Laura Powers, interviewed by Girl Power Talk.
1. What is the first thing you wish to accomplish and what are you looking forward to once things go back to ‘normal’, following the COVID-19 pandemic?
Laura Powers: We have a list on the refrigerator of ‘Things To Do Once Lockdown Is Over’. It gives my family something to look forward to! Some of the items are eating in a restaurant, traveling for vacation, going back to the gym, and visiting a movie theatre. Seeing our extended family is something we are all looking forward to, but we’ve had a few occasions when we’ve seen them socially distanced. It is not the same as a hug or a conversation over a good meal, but we’re looking forward to those things too!
2. Who would you describe as a “successful” person? Please share why.
Laura Powers: I think a human success story is someone who actively participates, who strives to educate themselves, and who works to develop their empathy skills. A truly successful life is one of service. Opportunities to work in the public interest and for social good are all around us, and those who leverage these opportunities are the ones who enrich their own lives the most.
3. Who is your inspiration when it comes to doing good for society?
Laura Powers: A lot of folks inspire me, especially U.S. VP Kamala Harris. As San Francisco’s first Indian-American and Black District Attorney, as California’s Attorney General, then as a member of the U.S. Senate, she is achieving insider access to places where people like her have not historically been in charge. Of course, that is true of her current position and it is so encouraging. It gives me hope to see the face of our traditional white male institutions transform, albeit slowly, to be more inclusive and diverse.
4. Kindly comment on your success in raising funds for the Equal Justice Center and the Philadelphia Bar Foundation.
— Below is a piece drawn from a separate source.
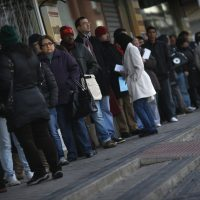 People wait in line to enter a government-run employment office in Madrid January 3, 2013.  REUTERS/Susana Vera (SPAIN - Tags: BUSINESS EMPLOYMENT POLITICS SOCIETY)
How did navigating the unique challenges of this environment help you grow, both personally and professionally?
Laura Powers: I am very fortunate to be working with a team on a start-up project that promises to transform and enhance the way people receive free legal services in the city of Philadelphia, Pennsylvania. Many remarkable organizations specialize in legal services for those that can’t afford a lawyer in the U.S. legal system. This special project, the Equal Justice Center, is working on innovative methods using technology, community members, and collaboration to increase the amount of people that those agencies can serve. The need for equal access to justice is incredible and overwhelming, and I hope this work can make a difference. It is rewarding and has stretched my capabilities and capacity for flexible, large-scale community projects and creative philanthropic strategies.
5. Is there a mantra or aphorism you live by?
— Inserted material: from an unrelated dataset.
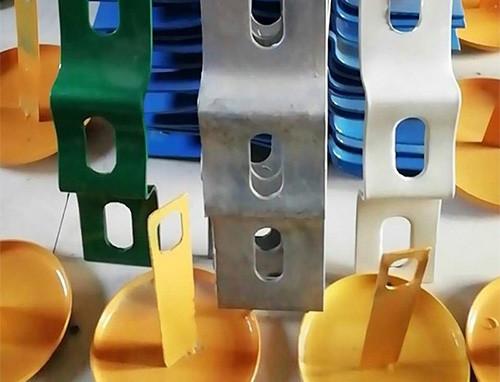 波形护栏配件托架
Laura Powers: I have learned a lot about myself, my weaknesses, and my strengths by asking the question about my own thoughts: Is It True? It is human nature to immediately believe the thoughts in our heads. Until we question them, they have complete control over our actions, reactions, and motivations. When we begin to question them and answer those questions honestly, those thoughts lose their power over us. Is It True? has released me from many painful misunderstandings I have about my own beliefs.
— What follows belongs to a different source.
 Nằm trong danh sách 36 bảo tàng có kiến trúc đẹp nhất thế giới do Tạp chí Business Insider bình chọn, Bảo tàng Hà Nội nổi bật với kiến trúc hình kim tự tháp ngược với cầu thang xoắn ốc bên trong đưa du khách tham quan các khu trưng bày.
6. What advice would you give to future members of the Girl Power Talk community, who are just starting their careers or trying to ‘figure it out’?
Laura Powers: Don’t be concerned with moving ahead or where you are going next. Focus on educating yourself about subjects you are sincerely interested in and consider every day how you can do your best in your current role. Most importantly, focus on building relationships. There are so many elements of your career that are out of your control and in other people’s hands. But you control the relationships you build, your integrity, and the results you deliver, and these will keep you moving in the right direction.